*** Provided records ***

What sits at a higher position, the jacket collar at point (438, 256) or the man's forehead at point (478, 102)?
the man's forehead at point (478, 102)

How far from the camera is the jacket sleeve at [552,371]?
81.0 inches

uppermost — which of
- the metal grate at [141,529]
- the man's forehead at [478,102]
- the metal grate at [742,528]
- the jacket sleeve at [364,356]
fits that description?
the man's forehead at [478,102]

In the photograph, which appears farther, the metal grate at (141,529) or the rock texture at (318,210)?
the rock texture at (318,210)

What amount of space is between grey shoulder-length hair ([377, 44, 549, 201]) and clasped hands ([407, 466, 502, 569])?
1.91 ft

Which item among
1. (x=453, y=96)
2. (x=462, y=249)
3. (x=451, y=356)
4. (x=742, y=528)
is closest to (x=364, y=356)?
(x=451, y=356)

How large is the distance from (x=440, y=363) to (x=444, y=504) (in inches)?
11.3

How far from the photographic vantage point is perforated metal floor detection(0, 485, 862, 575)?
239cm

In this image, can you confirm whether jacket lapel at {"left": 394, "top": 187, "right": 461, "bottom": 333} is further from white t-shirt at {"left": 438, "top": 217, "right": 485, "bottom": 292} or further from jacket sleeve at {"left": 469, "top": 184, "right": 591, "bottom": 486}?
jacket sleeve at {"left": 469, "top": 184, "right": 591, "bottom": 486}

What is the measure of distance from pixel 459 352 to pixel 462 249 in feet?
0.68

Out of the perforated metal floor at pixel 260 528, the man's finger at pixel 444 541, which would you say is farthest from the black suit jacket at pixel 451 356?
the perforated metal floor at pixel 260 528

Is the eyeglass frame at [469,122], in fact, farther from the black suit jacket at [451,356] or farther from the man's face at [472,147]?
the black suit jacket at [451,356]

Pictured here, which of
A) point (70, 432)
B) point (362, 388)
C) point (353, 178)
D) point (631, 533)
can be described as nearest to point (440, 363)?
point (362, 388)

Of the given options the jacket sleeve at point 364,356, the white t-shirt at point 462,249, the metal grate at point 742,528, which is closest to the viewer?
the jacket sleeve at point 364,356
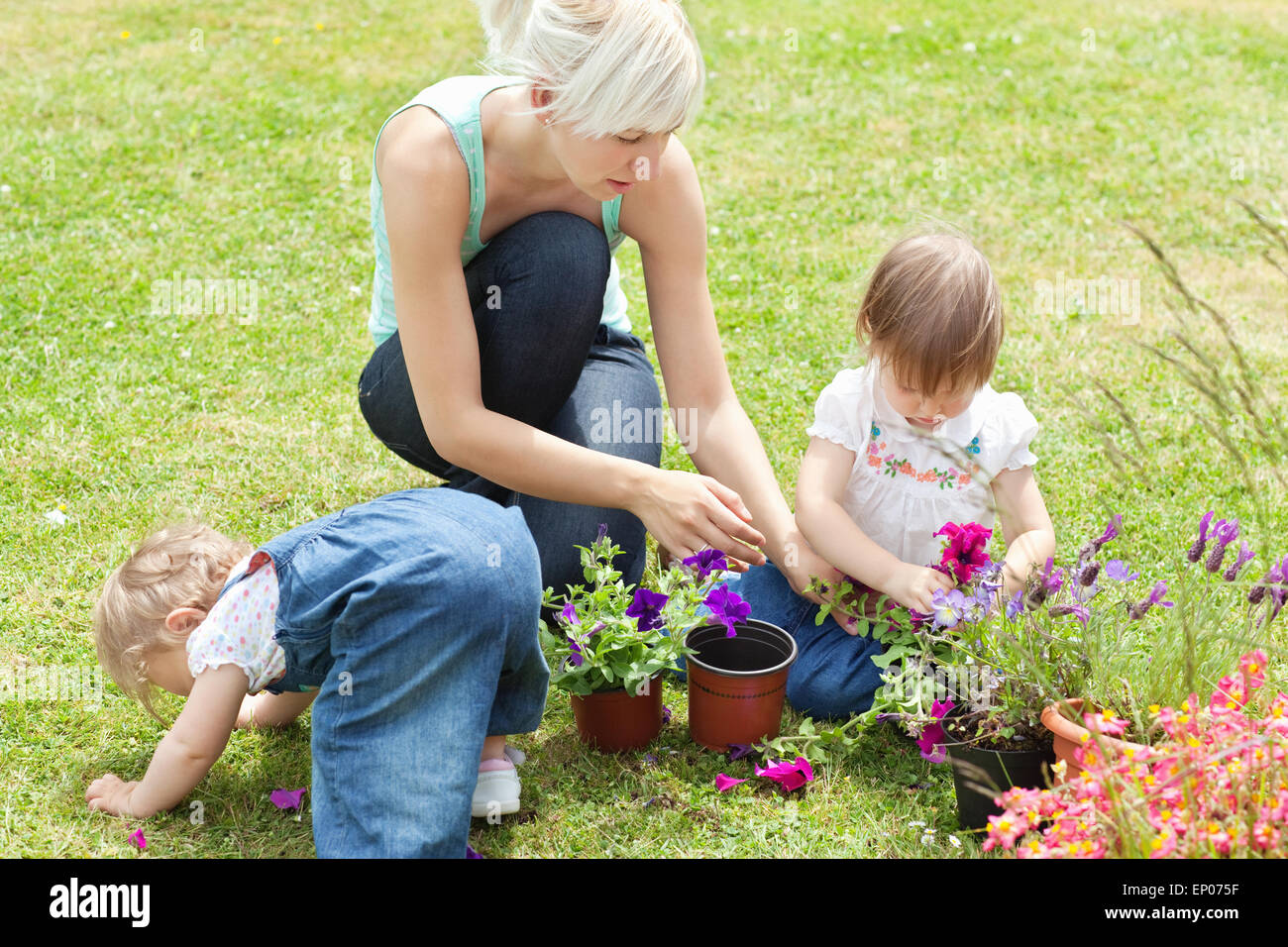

***

* **Goal**: Can you write out every line of the material above word for word, leaving out the pictures?

* **The result**:
What sits at a higher position, the jacket collar at point (438, 256) or the man's forehead at point (478, 102)?
the man's forehead at point (478, 102)

How far from the camera is the jacket sleeve at [552,371]?
81.0 inches

uppermost — which of
- the metal grate at [141,529]
- the man's forehead at [478,102]
- the metal grate at [742,528]
- the jacket sleeve at [364,356]
fits that description?
the man's forehead at [478,102]

In the photograph, which appears farther, the metal grate at (141,529) or the rock texture at (318,210)?
the rock texture at (318,210)

What amount of space is between grey shoulder-length hair ([377, 44, 549, 201]) and clasped hands ([407, 466, 502, 569])?
1.91 ft

Which item among
1. (x=453, y=96)
2. (x=462, y=249)
3. (x=451, y=356)
4. (x=742, y=528)
is closest to (x=364, y=356)?
(x=451, y=356)

How large is the distance from (x=440, y=363) to (x=444, y=504) (in inches)?
11.3

How far from the photographic vantage point is perforated metal floor detection(0, 485, 862, 575)?
239cm

In this image, can you confirm whether jacket lapel at {"left": 394, "top": 187, "right": 461, "bottom": 333} is further from white t-shirt at {"left": 438, "top": 217, "right": 485, "bottom": 292} or further from jacket sleeve at {"left": 469, "top": 184, "right": 591, "bottom": 486}?
jacket sleeve at {"left": 469, "top": 184, "right": 591, "bottom": 486}

What is the measure of distance from pixel 459 352 to pixel 462 249 in feet?
0.68

Out of the perforated metal floor at pixel 260 528, the man's finger at pixel 444 541, which would you say is farthest from the black suit jacket at pixel 451 356?
the perforated metal floor at pixel 260 528

Is the eyeglass frame at [469,122], in fact, farther from the black suit jacket at [451,356] or farther from the man's face at [472,147]?
the black suit jacket at [451,356]

Pictured here, which of
A) point (70, 432)
B) point (362, 388)
C) point (353, 178)
D) point (631, 533)
can be described as nearest to point (440, 363)?
point (362, 388)

Of the given options the jacket sleeve at point 364,356, the white t-shirt at point 462,249, the metal grate at point 742,528, which is closest to the viewer?
the jacket sleeve at point 364,356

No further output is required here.